Linda shrugged. “Common knowledge. And I did have some contact with Doc and the institute once, remember. I heard they were seriously looking into Rose's psychic powers too. Gladys told me on the way to the courthouse that she was running along behind Olie trying to reason with him when he went down. She left him there in the woods to get help at the institute. When they all got back, Olie was not only dead but being mangled by good old Eddie, who ‘would never harm a soul.'”

“And so they talked it all out to their mutual advantage.”

“And decided a missing Olie was more profitable than a dead one, so Gladys could liquidate the assets. Paige said as long as he was dead anyway, they weren't hurting Olie. But Eddie kept digging him up and Georgette Glick snooped it out and Brother Dennis discovered her at the grave and convinced her to go down to Gladys's with him where all would be explained and they could con her into joining into the conspiracy for a price. Georgette wouldn't con. She locked herself in the bathroom and tried to crawl out the window, whereupon Rose shot her.”

“Do you really think Rose's psychic powers told her to run up and find Michael's gun so, just as she was coming down the stairs from his studio, Georgette was climbing out the window?”

“Who cares? She confessed. You're a witness and Olsen and me. And the rest are going to fall apart and spill all to make it easier on themselves anyway. Meanwhile, a suspicious artist named Michael Cermack comes across Olie's luggage in the garage his Ferrari shares with the Bergkvists' cars and demands more quiet money than Olie's widow is prepared to pay, and she doses his wine with cherry debris. He probably convulses, and having started the car stomps down on the accelerator and runs the Ferrari off the point. It's all there.”

“Jack wasn't part of it? He was closely connected with the institute,” Charlie said.

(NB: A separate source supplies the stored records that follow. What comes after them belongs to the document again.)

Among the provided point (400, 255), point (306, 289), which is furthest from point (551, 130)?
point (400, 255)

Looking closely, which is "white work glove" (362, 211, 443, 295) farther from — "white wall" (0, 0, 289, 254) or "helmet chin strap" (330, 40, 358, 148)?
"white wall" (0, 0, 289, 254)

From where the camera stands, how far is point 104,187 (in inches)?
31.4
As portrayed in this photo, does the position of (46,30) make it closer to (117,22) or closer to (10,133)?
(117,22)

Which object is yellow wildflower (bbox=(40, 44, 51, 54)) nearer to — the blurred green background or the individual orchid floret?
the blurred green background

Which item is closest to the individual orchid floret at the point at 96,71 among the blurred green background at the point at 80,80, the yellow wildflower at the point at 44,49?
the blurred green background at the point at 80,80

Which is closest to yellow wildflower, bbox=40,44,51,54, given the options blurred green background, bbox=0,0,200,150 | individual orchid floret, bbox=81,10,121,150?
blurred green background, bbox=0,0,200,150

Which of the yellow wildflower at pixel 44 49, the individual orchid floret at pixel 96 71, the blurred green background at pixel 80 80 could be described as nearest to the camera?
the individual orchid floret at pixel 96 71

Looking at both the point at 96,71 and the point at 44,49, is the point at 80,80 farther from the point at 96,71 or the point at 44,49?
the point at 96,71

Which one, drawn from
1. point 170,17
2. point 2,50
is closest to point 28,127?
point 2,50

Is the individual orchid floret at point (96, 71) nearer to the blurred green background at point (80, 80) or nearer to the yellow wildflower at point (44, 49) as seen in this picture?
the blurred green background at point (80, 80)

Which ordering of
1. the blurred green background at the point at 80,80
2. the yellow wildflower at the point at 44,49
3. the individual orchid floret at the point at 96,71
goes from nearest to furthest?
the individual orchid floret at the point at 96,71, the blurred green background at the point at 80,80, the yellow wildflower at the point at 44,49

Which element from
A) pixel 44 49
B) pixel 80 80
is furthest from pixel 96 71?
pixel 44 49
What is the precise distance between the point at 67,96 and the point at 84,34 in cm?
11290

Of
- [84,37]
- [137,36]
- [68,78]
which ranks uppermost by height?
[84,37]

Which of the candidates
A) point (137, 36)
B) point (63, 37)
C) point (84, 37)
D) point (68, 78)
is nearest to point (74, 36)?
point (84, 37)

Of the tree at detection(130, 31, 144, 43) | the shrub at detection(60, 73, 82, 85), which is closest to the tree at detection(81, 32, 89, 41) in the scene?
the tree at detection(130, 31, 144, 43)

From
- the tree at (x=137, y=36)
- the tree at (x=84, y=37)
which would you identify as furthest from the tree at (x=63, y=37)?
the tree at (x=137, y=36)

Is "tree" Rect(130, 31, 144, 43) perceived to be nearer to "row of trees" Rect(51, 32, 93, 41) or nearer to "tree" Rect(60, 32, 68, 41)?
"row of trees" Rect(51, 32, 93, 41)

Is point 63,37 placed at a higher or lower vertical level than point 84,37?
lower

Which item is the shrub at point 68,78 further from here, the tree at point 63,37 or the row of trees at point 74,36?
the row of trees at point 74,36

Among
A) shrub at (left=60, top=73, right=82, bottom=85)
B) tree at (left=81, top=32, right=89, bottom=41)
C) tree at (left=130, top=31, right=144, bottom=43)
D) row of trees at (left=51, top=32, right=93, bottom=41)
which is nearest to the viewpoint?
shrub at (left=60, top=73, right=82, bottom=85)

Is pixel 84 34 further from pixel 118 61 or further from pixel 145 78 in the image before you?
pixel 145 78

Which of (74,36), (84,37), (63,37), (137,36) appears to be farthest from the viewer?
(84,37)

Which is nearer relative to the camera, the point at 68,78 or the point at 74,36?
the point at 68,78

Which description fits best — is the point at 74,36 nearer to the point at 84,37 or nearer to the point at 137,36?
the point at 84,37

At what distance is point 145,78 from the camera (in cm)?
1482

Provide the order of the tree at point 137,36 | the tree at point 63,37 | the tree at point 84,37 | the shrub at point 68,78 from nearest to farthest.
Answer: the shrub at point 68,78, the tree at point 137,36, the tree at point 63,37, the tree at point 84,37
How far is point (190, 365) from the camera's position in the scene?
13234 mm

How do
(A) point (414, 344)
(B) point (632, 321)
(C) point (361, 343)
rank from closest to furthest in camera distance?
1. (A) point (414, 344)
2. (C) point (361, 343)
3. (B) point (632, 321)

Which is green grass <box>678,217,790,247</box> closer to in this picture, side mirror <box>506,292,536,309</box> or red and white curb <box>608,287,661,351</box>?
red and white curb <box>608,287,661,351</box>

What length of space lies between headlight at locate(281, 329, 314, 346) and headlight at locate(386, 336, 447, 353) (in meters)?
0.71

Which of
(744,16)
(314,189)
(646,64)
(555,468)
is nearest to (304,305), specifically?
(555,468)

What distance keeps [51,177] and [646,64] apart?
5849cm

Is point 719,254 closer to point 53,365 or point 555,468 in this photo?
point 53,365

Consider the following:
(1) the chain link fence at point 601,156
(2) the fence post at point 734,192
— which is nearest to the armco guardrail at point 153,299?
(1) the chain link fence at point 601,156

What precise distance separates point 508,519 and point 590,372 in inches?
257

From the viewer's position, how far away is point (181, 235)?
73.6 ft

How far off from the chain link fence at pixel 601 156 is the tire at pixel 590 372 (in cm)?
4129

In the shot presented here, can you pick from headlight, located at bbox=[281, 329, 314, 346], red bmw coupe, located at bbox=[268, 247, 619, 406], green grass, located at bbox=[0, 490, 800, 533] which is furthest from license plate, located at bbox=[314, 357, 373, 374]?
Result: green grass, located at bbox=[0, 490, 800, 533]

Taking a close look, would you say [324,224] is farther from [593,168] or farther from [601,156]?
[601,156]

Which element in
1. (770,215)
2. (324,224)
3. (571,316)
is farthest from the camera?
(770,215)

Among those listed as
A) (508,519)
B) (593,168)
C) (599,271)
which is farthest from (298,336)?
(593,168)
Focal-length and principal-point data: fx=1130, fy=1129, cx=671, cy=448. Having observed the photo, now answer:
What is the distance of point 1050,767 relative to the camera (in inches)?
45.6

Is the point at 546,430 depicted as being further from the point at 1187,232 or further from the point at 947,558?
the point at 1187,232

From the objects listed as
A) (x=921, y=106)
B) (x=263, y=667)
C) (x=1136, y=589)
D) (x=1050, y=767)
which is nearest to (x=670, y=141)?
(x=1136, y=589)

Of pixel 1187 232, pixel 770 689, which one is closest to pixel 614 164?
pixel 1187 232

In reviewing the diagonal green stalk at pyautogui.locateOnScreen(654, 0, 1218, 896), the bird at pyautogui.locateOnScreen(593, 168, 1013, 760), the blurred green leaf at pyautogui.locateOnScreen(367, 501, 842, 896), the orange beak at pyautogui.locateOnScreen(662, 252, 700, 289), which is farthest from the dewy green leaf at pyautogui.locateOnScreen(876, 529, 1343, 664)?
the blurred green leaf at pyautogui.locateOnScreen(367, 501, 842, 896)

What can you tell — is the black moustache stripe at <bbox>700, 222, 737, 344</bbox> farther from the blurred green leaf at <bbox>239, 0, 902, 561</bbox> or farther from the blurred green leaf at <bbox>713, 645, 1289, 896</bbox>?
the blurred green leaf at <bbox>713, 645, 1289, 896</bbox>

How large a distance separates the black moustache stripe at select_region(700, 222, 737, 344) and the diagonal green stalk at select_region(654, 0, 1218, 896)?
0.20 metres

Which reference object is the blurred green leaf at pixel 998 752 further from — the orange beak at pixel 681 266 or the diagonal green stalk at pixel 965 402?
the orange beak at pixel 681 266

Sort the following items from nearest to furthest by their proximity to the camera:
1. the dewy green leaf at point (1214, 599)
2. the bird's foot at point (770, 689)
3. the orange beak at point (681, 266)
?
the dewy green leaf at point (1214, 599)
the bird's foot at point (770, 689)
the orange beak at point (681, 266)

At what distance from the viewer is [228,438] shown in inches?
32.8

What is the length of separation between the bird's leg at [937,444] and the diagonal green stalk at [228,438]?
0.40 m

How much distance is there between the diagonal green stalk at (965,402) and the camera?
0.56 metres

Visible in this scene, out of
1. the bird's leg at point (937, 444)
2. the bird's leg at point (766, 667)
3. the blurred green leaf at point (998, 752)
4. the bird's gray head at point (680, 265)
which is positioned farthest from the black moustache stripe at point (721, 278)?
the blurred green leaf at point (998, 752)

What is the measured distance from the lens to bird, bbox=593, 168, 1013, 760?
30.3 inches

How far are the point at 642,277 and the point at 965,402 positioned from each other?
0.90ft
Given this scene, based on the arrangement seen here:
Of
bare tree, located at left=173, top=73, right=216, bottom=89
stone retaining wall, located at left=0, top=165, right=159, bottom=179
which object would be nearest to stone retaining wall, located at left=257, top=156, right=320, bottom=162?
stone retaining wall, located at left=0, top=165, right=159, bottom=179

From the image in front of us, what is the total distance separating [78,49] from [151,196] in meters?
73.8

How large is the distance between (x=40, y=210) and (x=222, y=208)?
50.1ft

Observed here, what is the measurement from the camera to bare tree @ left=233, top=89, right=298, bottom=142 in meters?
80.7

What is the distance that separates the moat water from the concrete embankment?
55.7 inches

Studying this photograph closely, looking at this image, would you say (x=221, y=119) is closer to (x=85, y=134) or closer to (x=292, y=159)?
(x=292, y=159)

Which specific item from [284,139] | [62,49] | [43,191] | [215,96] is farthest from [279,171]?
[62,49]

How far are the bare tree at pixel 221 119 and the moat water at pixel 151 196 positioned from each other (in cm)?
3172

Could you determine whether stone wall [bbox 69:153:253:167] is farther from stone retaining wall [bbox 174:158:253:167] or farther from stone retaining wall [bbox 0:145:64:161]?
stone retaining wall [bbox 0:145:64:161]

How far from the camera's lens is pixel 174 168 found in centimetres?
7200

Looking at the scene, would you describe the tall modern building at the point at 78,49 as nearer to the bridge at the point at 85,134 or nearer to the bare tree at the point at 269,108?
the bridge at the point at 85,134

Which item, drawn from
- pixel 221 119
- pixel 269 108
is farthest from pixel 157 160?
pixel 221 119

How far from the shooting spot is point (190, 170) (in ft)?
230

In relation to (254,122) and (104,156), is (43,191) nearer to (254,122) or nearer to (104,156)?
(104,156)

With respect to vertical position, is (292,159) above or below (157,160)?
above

Jack Monroe and Brother Dennis had grown apart recently and Jack was no longer of the inner circle. Deputies Tortle and Olsen had come into town looking for Charlie and stopped at the Earth Spirit where the party was in full swing. Jack had told them he hadn't seen Charlie since the picnic but he had an uneasy feeling something weird was going down up at the institute because Brother Dennis had insisted on crowding the party into the Earth Spirit. “Jack said it would have been easier for him to nip down to get the tapes and take them back up to the institute which has a lot better sound system. Then Brother Dennis orders him to keep the searchers there and runs off with Rose. How many questions is this, anyway?”

“How did Paige Magill get my fingerprints on Michael's gun?”

Deputy Tortle couldn't answer that one. Neither could Wes Bennett. He manufactured his own release, prematurely Charlie thought and so did the hospital staff, by the sheer force of his size, his office, and his bullheadedness. Charlie rode back to the courthouse with him and he spent the entire trip gloating over the fact that both confessed killers were women. “Have to see about building more female holding cells.”

Paige wouldn't see her but she did see Jack Monroe, who was busily rounding up legal counsel for his friends, and what comforts were allowed them. “I'm sorry I got you involved in all this, Charlie,” he said as they both stood wearily on the courthouse steps and watched a glimmer of dawn lighten the foggy night. He mussed her hair in a fatherly gesture. “I just can't fathom five intelligent people getting themselves into such a mess. It's heartbreaking. Nor why I was so dense I didn't suspect anything until it was nearly too late for you.”

“Did you ask Paige about my fingerprints on the gun? It's driving me crazy.”

He nodded. “She said she took it to your cabin to hide it in your car to further connect you to Georgette's murder, but the sheriff had taken your car. Then she found your door unlocked and slipped in, thinking to hide it inside. But you slept so soundly she was able to get your prints on it without waking you. So she put the gun in a Baggie and threw it in the ditch, knowing Mary and Norma would find it if the sheriff's department didn't.”